Outlet Temperature Based Strategy¶
https://blueprints.launchpad.net/watcher/+spec/outlet-temperature-based-strategy
Outlet(Exhaust Air) temperature is a new thermal telemetry which can be used to measure the server’s thermal/workload status.
This spec proposes a new Watcher migration strategy based on the outlet temperature of servers. This strategy makes decisions to migrate workloads to the servers with good thermal condition (lowest outlet temperature) when the outlet temperature of source servers reach a configurable threshold.
Note: “server” in this document means “hypervisor”.
Problem description¶
In current Data Center infrastructure, the cooling air supply to servers can be different. When a server is overloaded or the supply air is too hot, the outlet temperature telemetry can be used to detect the problem. In order to have the server in a reliable thermal condition, some of the server’s workloads should be migrated to other server with safer thermal conditions.
Use Cases¶
As an administrator, I want to be able to trigger an audit that controls the temperature and perform workload load balancing.
In order to :
Reduce the total power consumption spent on cooling.
Increase the lifespan of the data center because cooling effectiveness is a first order factor.
Project Priority¶
Not relevant because Watcher is not in the big tent so far.
Proposed change¶
Watcher already has its decision framework, so this strategy should be a new class which extend the base strategy class.
Set the threshold in 2 steps : hard coded first, then through the template.
Create a new Python class to extend the “BaseStrategy” class.
Use the Ceilometer client to get Outlet temperature metrics of hypervisors.
Use the Nova objects framework to get free CPU/Memory/Disk of hypervisors.
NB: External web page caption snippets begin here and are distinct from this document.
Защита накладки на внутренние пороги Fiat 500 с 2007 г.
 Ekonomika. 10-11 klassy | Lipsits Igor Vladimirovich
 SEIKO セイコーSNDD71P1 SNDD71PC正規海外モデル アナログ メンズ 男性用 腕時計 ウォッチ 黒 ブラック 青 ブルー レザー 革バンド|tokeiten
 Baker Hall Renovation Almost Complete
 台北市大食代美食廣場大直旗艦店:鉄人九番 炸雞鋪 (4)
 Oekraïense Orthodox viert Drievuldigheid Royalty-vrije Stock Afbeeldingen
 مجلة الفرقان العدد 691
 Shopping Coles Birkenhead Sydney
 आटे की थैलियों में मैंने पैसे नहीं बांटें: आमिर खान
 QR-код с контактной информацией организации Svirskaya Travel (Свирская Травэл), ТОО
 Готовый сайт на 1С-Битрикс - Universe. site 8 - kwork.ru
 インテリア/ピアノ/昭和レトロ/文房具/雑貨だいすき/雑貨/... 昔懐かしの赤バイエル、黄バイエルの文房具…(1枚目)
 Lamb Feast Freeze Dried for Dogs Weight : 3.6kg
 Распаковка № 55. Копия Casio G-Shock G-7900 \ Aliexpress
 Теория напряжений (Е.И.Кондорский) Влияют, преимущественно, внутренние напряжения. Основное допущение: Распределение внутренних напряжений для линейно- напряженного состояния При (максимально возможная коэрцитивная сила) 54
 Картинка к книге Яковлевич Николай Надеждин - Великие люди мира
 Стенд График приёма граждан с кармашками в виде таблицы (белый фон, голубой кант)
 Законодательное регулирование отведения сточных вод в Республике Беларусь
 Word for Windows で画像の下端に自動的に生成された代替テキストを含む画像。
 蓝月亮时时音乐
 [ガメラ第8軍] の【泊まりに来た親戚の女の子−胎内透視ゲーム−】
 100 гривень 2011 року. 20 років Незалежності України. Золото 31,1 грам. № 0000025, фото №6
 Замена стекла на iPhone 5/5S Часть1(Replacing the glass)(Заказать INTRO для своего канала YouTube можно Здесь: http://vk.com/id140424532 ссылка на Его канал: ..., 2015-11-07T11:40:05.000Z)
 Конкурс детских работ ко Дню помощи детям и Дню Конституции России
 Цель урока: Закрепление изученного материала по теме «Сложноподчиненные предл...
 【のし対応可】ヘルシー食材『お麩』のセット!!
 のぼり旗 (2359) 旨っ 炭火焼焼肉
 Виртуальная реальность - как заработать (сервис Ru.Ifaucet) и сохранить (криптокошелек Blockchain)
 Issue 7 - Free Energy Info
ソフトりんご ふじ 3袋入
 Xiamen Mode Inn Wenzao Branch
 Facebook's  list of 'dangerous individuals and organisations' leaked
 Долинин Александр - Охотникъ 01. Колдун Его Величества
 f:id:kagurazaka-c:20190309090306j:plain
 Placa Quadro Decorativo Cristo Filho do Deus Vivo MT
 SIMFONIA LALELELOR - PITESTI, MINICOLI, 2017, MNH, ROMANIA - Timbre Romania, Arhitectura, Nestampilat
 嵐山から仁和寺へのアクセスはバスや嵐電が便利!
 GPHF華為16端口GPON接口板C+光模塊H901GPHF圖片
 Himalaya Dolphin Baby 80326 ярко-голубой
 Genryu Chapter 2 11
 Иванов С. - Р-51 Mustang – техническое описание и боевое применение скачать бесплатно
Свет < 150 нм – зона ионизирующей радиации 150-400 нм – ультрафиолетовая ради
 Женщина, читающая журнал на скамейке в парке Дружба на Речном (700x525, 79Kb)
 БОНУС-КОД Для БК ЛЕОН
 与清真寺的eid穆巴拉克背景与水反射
An algorithm to detect if the threshold of Outlet temperature has been reached and to choose the migration target server. It will filter the viable targets according to the free resource information of hypervisors from previous step.
Alternatives¶
No alternative
Data model impact¶
None
REST API impact¶
None
Security impact¶
None
Notifications impact¶
None
Other end user impact¶
None
Performance Impact¶
There used to be some performance issues regarding the query of metrics from the Ceilometer database. This is one of the reason why it was rarely used in production environment. These issues may now be solved thanks to an abstraction layer which enables anybody to change the underlying metrics storage backend easily. There is also a performance issue when you query the Nova DB to get cpu usage metrics.
Other deployer impact¶
None
Developer impact¶
None
Implementation¶
Assignee(s)¶
- Primary assignee:
<junjie-huang>
Work Items¶
function to use Ceilometer client to get outlet temperature of hypervisors.
function to filter servers by Nova basic metrics(free CPU/Memory/Disk)
Rewrite execute function to add the algorithm to detect if the threshold of outlet T has been reached and choose the target hypervisor, generate action plan.
Dependencies¶
Testing¶
Unit tests and functional test, will use a fake metrics set for running functional test.
Documentation Impact¶
A documentation explaining how to use this new optimization strategy.
References¶
http://www.intel.com/content/www/us/en/servers/ipmi/ipmi-home.html
History¶
None